Still, I didn’t think wasting a picture qualified as a life-threatening mistake, and I was feeling pretty miffed.
We followed Princess Dildo’s tail lights through LA, south, away from the hills, away from the mansions, and the cars that all looked like they cost three times my annual salary (and Perry actually pays me pretty well, all things considered). A little ways east, and we were driving through a neighborhood that seemed kinda on the rough side for our target.
“Hey Perry,” I said, staring out the window at a stray dog peeing on a street sign, “Remember that thing with the dog?”
“That – what, the case last week?” he asked.
“Yeah, you know, the thing with the poofy dog and the condoms full of heroin?”
“No. I’ve completely forgotten the entirety of last week. I know a guy who does mind wipes.”
“Forget it,” I said.
“Are you pouting?”
“No.”
“Yes you are! I think you’re pouuu-ting,” Perry sang. Then he reached over and started tickling my neck, and how gay is that? I shoved him off. “Come on, Harry, don’t be like that. Look, I’m sorry. What about the dog?”

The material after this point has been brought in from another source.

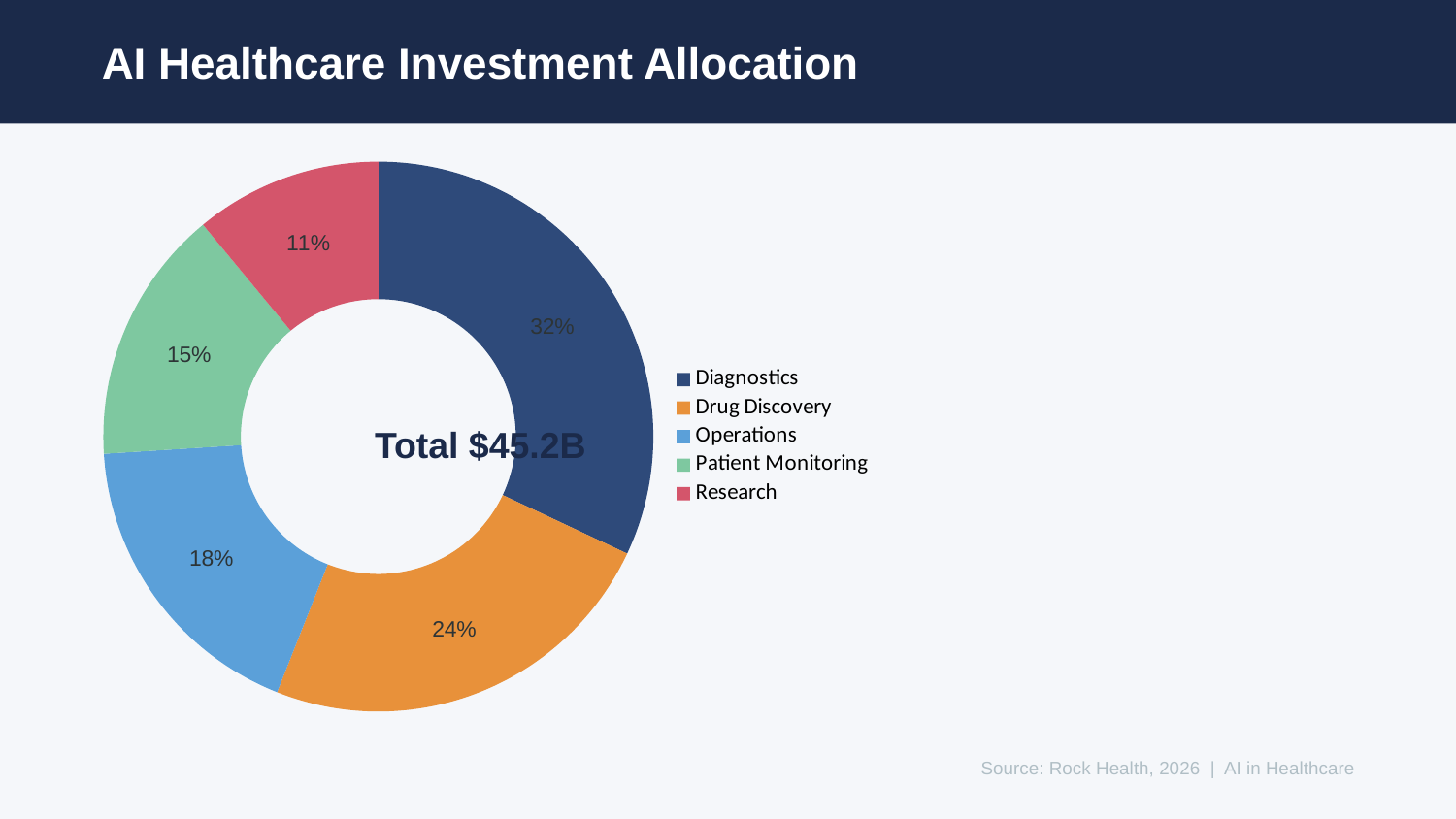
Which category receives the smallest share of investment? Research What share does Operations receive? 18% What percentage is allocated to Patient Monitoring? 15% What percentage of the allocation is Drug Discovery? 24% What share of AI healthcare investment goes to Diagnostics? 32% How many categories are shown in the chart? 5 What kind of chart is shown on the slide? Pie chart (donut) What total investment amount is shown in the centre of the chart? $45.2B Which category receives the largest share of investment? Diagnostics Which has a larger share, Operations or Patient Monitoring? Operations What share of the allocation goes to Research? 11% How many percentage points larger is the Diagnostics share than the Drug Discovery share? 8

“I just thought it was really cute, and you looked really cute playing with her, and I thought, hey, why don’t we get a dog? I like dogs. You know, ’cause…it was cute.”
“Yeah, well, it was less cute when I broke out in hives,” Perry said. “Besides, dogs suck. They’re stupid, and they smell, and they lick you and slobber on you and mess up your stuff. I’ve already got you for all that.”
I rolled my eyes. “Oh yeah, thanks Perry, that made me feel really special.”
“Hey,” Perry leaned across the gearshift and kissed my cheek. “I’m not complaining.” His hand slid down my back and onto my thigh.
Ten bucks says I had a stupid grin on my face. “I love you,” I said. Fuck.
Fuck.
Fuck. I did NOT mean to say that. FUCK! ‘Cause now I’m the first one who’s said it, and I don’t know how these things work in gay relationships. Damn it! What if I freaked him out? What if I just freaked out the guy who might already be cheating on me, by telling him I loved him? I risked a glance in his direction. Yeah, those are some big eyes. Fuck!
Perry cleared his throat. “We should get back to work,” he said, and pulled onto a street where the Heiress of Hard-Ons was parking in front of a dark, crappy little house with two trucks in the yard and a hole in the roof.
The pictures turned out great, by the way.